— START OF EXCERPT —
First, LARK In the Moring has a Guitar Zither for $ 175.00, which is about as inexpensive as you will find in a used Autoharp. This was a bit surprising to me, as I have found them to be on the pricy side, in the past.

The biggest cost in these type instruments is the strings. Once you get beyond them, everything is gravy. If you have a source of large spools of string material in different diameter and wrapping, you can make your own strings far cheaper than you can buy commercial ones, but you have to find a source of this material first. You may find this wire at a musical instrument or luthier's shop.

If you can get an older autoharp for less, and I haven't seen any on a local resale company with a web page, The Wantad , you will either want to decorate over the current finish, or take it all the way down to the bare wood, and start from the beginning again.

Since the tuning pins/pegs rely on friction to hold the string in tension, I doubt that you'll be able to simply grasp them and pull them out of their solid wooden bar of the instrument. You will probably need to try to screw them back out of the wood after you have removed their strings. I'd try to get a "T" handled Tuning Hammer - what the "In Crowd" call the small wrench used to twist the tuning pegs. Most come through with an "L" shaped tuning wrench, so you'll have to try an autoharp, zither, or hammered dulcimer makers or sales shop to find a "T' handled wrench. But once you try one you'll find it much easier to get that tiny smidgeon of a turn you need to get a string into proper tune, with a "T' handled wrench, rather than the "L" shape wrenches.
— END OF EXCERPT —
— START OF SUPPLIED RECORDS —
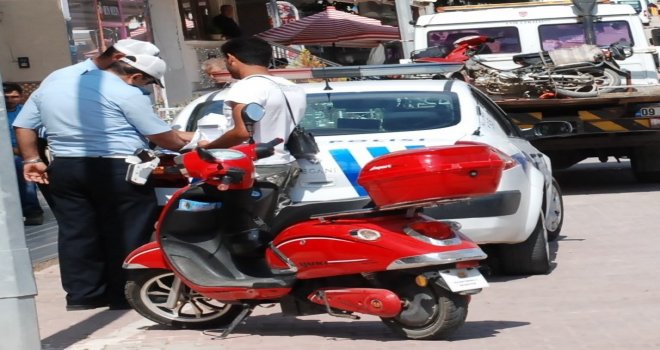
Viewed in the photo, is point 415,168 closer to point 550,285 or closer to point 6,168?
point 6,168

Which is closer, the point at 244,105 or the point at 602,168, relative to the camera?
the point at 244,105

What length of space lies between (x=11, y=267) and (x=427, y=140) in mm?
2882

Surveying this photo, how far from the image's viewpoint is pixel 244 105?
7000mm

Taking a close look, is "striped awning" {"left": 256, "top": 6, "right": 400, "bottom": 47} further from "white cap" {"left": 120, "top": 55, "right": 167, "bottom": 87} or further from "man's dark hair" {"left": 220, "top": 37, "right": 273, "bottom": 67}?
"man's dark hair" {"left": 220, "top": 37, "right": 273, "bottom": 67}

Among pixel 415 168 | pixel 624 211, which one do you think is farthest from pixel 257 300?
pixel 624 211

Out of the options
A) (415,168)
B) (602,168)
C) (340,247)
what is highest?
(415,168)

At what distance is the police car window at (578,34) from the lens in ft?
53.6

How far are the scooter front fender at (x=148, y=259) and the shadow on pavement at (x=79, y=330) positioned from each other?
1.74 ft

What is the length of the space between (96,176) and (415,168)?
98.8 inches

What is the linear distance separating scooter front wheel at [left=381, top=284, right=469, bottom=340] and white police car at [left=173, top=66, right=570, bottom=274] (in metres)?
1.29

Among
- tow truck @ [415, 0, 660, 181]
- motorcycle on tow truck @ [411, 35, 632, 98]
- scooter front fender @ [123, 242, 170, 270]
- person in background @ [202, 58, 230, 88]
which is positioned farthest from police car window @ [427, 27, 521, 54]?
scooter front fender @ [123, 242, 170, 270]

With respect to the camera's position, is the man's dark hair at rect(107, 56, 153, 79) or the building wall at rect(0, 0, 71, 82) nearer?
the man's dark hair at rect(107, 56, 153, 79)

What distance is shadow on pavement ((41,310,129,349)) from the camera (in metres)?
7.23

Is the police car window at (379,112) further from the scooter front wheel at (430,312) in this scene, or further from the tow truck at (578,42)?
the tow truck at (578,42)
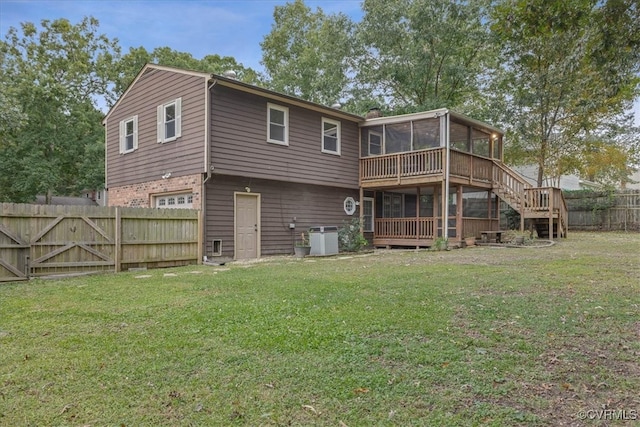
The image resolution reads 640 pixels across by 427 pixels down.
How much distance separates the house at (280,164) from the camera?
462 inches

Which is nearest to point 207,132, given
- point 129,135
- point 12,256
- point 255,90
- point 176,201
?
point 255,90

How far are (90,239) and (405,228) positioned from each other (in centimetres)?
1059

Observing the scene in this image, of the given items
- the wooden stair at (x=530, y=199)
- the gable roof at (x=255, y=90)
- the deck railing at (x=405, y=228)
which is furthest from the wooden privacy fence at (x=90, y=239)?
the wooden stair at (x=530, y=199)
— END OF SUPPLIED RECORDS —
— START OF SUPPLIED RECORDS —
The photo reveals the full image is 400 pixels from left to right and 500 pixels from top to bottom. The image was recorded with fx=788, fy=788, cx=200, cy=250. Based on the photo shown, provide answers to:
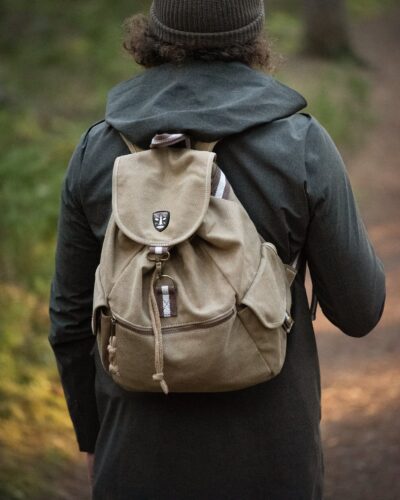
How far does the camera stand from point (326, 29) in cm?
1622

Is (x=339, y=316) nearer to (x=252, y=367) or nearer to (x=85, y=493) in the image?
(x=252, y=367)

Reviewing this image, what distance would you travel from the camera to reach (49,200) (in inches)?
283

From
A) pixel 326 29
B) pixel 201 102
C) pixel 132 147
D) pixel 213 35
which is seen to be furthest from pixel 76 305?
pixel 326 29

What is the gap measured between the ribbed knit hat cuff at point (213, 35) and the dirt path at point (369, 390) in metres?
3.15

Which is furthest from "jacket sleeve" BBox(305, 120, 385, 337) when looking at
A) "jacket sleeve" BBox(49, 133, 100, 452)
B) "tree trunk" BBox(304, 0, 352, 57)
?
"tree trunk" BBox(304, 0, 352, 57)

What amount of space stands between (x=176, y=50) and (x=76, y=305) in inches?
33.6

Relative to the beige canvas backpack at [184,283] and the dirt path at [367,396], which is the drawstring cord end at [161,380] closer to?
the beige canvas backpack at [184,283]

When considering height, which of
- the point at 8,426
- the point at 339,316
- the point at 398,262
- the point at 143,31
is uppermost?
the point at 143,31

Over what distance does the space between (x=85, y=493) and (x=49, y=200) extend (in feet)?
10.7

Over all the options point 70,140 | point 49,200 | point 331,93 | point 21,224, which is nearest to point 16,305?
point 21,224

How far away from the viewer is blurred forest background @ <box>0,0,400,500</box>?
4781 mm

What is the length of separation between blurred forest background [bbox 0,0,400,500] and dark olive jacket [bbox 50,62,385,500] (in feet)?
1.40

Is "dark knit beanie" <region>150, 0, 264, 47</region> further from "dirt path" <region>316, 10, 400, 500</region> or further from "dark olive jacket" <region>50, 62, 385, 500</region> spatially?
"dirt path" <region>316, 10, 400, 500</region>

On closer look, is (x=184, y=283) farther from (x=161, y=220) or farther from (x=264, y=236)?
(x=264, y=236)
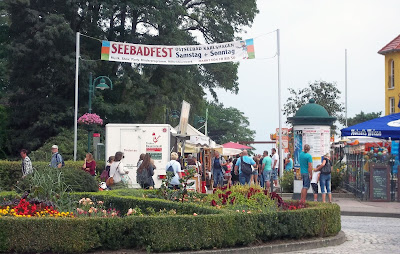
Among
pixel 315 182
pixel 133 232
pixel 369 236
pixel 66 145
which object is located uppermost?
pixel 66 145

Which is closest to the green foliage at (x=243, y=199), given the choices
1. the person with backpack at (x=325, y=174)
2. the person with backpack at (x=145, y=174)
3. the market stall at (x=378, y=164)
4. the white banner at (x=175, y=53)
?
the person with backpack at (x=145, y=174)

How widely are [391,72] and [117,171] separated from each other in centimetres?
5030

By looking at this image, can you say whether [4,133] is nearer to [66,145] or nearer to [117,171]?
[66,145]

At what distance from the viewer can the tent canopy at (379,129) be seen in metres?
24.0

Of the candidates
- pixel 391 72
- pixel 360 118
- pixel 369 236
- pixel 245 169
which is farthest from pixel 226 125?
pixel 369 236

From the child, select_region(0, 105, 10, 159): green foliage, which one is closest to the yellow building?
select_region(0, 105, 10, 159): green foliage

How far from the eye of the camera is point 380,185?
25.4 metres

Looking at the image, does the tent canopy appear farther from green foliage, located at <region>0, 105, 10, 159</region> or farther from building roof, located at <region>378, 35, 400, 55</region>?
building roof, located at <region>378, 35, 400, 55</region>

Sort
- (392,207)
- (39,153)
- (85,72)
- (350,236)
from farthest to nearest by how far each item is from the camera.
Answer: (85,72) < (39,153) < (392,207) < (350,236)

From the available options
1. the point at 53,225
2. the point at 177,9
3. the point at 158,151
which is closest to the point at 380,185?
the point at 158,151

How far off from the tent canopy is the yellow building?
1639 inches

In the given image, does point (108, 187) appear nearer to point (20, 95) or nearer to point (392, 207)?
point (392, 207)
— END OF SUPPLIED RECORDS —
BRIEF 1:
What does the autoharp passage identify as the biggest cost in this type of instrument?
BRIEF 2:
Extend the autoharp passage by writing what comes next, beginning right after its final sentence.
The entries have no connection to the autoharp passage.

RESPONSE 1:
The strings are the biggest cost.

RESPONSE 2:
I suspect you could coat the tuning pegs with Vaseline® or petroleum jelly, spray on whatever "paint" you want to use, and then wipe the paint off the greased pegs. Of course if you have some soft cloth and jewelers rouge or a similar very fine abrasive, you could probably just spray the paint on, let it cure, and simply wipe the paint off the chromed tuning pegs with your cloth and fine abrasive, as paint doesn't stick too well to chrome, especially unprepared chrome. You could simulate my first tip by rubbing each peg between your thumb and finger, relying on the slight coating of oils on your fingers to coat the pegs. Rubbing each peg with soft cloth after the coating has cured should remove most of the paint, and you can use the rouge, chrome polish, or rubbing compound abrasive to get the rest.

I'd take a tip from Irish Harp players, and color the upper end of the strings, that start an octave, with a small bit of colored paint, indicating the start of each octave, and its third and fifth, the "do", "me", and "sol" of your harp's tuning, to keep things straight in your mind, when you start picking it. You may be better at recognizing these strings/notes than I, but I know most plucked harps have these strings made of colored material, to keep the harpist straight.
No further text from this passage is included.